# Written problem A:
From the forum discussion about the Fonteyn film, extract the passage starting with "Duff also strikes" and going on through "everyone! Keep posting.".
# Written problem B:
Answer these questions using the forum discussion about the Fonteyn film:
(i) Which dancer is named as someone who would have matched Isadora in spirit and style?
(ii) Which stage of Fonteyn's life will Duff portray?
(iii) What keepsake does Nana say she still has from a show at the Baalbek Festival?
# Written problem C:
In two sentences or fewer, state why one poster in the forum discussion about the Fonteyn film has doubts about casting Duff.

# Selection:
○ ○ ○ ○ ○
I don't see Ansanelli bearing much of a resemblance to Fonteyn looks wise, other than they both have dark hair.

True, but Ansanelli is a dancer. (If the makers of "Isadora" back in the Sixties had cast Lynn Seymour as in the title role, she wouldn't have been an exact physical match, but in spirit and style she would have been as close to Isadora as anyone could have gotten.)

Duff also strikes me as a little young for the movie's time frame described in the article - she will be playing the middle aged Fonteyn, not the young dancer. So in the best of all possible worlds a suitable mature ballerina would be cast in the role, although no one springs to mind offhand.

It may be, of course, that the filmmakers don't intend on showing much if any dancing, in which case the project would indeed be worth very little....

Thanks for commenting, everyone! Keep posting.

(Edited to note that my comment was in response to Old Fashioned's post and not Helene's, which I didn't see before posting, and so I've altered this post slightly to reflect that.)

Has anyone out there seen the DVD "MARGOT"? It is a complete coverage of her life and dancing thus no need for a movie, i.e a phony portrait.

Nana: Yes,Smitty I have it and frequently watch it, everytime I do so, it is so "real" it brings memories flooding back. By the end I feel emotionally drained, as I can remember speaking to Margo before and after the performances, I had to be on duty to surpervise the costumes side of things. She was a relly lovely person, and I also knew Ruddi, I still have a pressed red carnation he gave me after a show (Raymonda) at The Baalbek Festival in The Lebanon. Poor Margo after such a long and dedicated career and her loyalty to a non deserving husband.The terrible suffering she endured at the end of her life, is heart braking I also have Meredith Daneman's Book.
○ ○ ○ ○ ○
# Listed entries:
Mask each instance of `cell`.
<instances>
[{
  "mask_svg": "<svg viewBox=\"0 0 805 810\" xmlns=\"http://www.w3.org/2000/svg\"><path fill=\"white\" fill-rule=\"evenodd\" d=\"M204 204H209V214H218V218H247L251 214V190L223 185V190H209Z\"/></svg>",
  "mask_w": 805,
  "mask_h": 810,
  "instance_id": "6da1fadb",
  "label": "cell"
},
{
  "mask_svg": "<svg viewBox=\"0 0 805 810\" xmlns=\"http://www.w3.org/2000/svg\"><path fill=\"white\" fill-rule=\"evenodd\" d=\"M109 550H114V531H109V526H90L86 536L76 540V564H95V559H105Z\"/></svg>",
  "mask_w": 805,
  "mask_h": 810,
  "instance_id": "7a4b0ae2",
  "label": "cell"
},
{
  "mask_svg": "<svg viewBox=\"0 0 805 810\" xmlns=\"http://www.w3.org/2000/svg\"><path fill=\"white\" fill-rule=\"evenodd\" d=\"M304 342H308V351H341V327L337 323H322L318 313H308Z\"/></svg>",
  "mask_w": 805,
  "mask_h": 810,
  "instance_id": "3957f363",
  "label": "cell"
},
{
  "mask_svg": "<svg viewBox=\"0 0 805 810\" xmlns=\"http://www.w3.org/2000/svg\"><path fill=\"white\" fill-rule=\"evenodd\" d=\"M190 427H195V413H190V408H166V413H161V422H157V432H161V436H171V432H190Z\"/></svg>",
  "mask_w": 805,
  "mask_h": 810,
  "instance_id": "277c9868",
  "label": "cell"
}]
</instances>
○ ○ ○ ○ ○
# Worked solution A:
Duff also strikes me as a little young for the movie's time frame described in the article - she will be playing the middle aged Fonteyn, not the young dancer. So in the best of all possible worlds a suitable mature ballerina would be cast in the role, although no one springs to mind offhand.

It may be, of course, that the filmmakers don't intend on showing much if any dancing, in which case the project would indeed be worth very little....

Thanks for commenting, everyone! Keep posting.

# Worked solution B:
(i) Lynn Seymour.
(ii) The middle-aged Fonteyn, not the young dancer.
(iii) A pressed red carnation.

# Worked solution C:
The poster finds Duff a little young for the film's time frame, since she will play the middle-aged Fonteyn rather than the young dancer. The poster would therefore prefer a suitable mature ballerina in the role.